• **Tarefas a realizar**
A – Repita literalmente o trecho do relato da viagem a Paraty entre "Quando chegamos a" e "nós conseguimos planejar.", inclusive.
B – Com base no relato da viagem a Paraty, responda:
(i) Em que dia da semana e em que mês a narração situa a partida?
(ii) Quantos dias iriam mudar a perspectiva de quem narra sobre a vida?
(iii) Onde aconteceu a aula de zumba?

• **Texto fornecido**
═══
O que nós sabíamos era que essa viagem tinha que acontecer. Mas mesmo assim, não planejamos nem metade dela… E posso confessar? Foi a melhor decisão que tomamos.
Era uma quinta-feira de um verão escaldante de fevereiro, e eu me dirigia à portaria do prédio para entrar em um carro com mulheres que eu nunca tinha visto pessoalmente na vida, rumo a outro estado. Nos conhecemos online, e nossos propósitos em comum nos uniram em um projeto que, naquele final de semana, nos levava à adorável cidade histórica de Paraty. Fazer amizades online é um bom caminho, mas seria uma calúnia sem tamanho dizer que substitui ou se iguala às interações cara a cara. Por isso, o universo conspirou e, com dois minutos de atraso, conseguimos pegar aquele ônibus juntas. O que eu não sabia era que os próximos quatro dias iriam mudar completamente a minha perspectiva sobre a vida.
Quando chegamos a Paraty, algumas coisas já se mostraram fora do nosso planejamento. O hostel não era tão legal quanto nas fotos e trouxe algumas decepções, o calor estava quase insuportável, e o lugar que escolhemos para almoçar servia pratos com tamanhos de café da manhã. No primeiro dia, reservamos um tempo para tentar planejar o que iríamos fazer por ali nos próximos dias. Para ser sincera, tanta coisa incrível aconteceu que não lembro exatamente a ordem de cada uma. Mas o que eu te conto aqui é que, dentro de tudo que planejamos, acho que fizemos duas ou três coisas. O resto foi improviso do universo. E ele entregou bem melhor do que nós conseguimos planejar.
Teve restaurante turco, aula de zumba na avenida central da cidade, trabalho em um café quase escondido onde conhecemos pessoas muito queridas, samba de terreiro à beira-mar, almoço em restaurantes locais, e a lista continua. Paraty não só é um lugar apaixonante, como também cheio de possibilidades! Mas enfim, o foco principal aqui foi o nosso último dia. O dia em que a chave virou.
═══
(Registros)

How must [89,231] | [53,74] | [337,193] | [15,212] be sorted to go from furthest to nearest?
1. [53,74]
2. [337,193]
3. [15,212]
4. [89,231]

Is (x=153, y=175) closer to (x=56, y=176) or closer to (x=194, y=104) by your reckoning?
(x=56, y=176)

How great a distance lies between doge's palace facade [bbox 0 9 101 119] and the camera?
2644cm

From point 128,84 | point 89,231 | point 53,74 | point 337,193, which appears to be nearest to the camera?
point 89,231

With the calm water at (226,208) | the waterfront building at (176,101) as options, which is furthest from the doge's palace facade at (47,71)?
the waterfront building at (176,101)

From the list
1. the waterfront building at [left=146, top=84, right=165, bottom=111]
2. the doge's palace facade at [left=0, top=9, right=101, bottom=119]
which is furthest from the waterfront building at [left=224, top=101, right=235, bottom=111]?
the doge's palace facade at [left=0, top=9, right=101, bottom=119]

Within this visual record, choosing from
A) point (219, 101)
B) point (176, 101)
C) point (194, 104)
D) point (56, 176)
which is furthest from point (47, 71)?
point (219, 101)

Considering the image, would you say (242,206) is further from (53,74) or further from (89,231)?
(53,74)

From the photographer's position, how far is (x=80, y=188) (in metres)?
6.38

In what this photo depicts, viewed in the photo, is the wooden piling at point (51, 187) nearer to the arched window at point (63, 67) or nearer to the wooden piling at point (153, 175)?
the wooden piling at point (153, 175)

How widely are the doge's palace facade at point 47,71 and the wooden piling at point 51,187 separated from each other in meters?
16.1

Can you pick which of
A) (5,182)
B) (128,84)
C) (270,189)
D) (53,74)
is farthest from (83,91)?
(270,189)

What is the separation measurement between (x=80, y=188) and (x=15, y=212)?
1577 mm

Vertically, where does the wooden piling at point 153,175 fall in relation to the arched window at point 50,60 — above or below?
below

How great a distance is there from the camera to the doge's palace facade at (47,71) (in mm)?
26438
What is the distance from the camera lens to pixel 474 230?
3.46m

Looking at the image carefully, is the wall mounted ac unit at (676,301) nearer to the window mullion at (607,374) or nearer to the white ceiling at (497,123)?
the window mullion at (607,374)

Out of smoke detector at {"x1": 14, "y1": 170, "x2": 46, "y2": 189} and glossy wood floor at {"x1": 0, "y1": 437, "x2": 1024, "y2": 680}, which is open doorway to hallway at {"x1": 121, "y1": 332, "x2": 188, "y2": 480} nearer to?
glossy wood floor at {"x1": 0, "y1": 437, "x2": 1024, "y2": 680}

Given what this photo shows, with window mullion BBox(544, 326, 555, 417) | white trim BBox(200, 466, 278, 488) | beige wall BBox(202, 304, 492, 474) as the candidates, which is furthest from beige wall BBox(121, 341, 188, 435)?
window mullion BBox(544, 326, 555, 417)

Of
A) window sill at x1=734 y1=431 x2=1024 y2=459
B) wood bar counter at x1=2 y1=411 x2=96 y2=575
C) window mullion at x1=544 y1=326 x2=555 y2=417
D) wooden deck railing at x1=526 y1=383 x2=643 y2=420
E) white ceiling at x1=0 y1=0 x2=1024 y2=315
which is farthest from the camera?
═══
• **Respostas do exercício**
A –
Quando chegamos a Paraty, algumas coisas já se mostraram fora do nosso planejamento. O hostel não era tão legal quanto nas fotos e trouxe algumas decepções, o calor estava quase insuportável, e o lugar que escolhemos para almoçar servia pratos com tamanhos de café da manhã. No primeiro dia, reservamos um tempo para tentar planejar o que iríamos fazer por ali nos próximos dias. Para ser sincera, tanta coisa incrível aconteceu que não lembro exatamente a ordem de cada uma. Mas o que eu te conto aqui é que, dentro de tudo que planejamos, acho que fizemos duas ou três coisas. O resto foi improviso do universo. E ele entregou bem melhor do que nós conseguimos planejar.

B –
(i) Numa quinta-feira de fevereiro.
(ii) Quatro dias.
(iii) Na avenida central da cidade.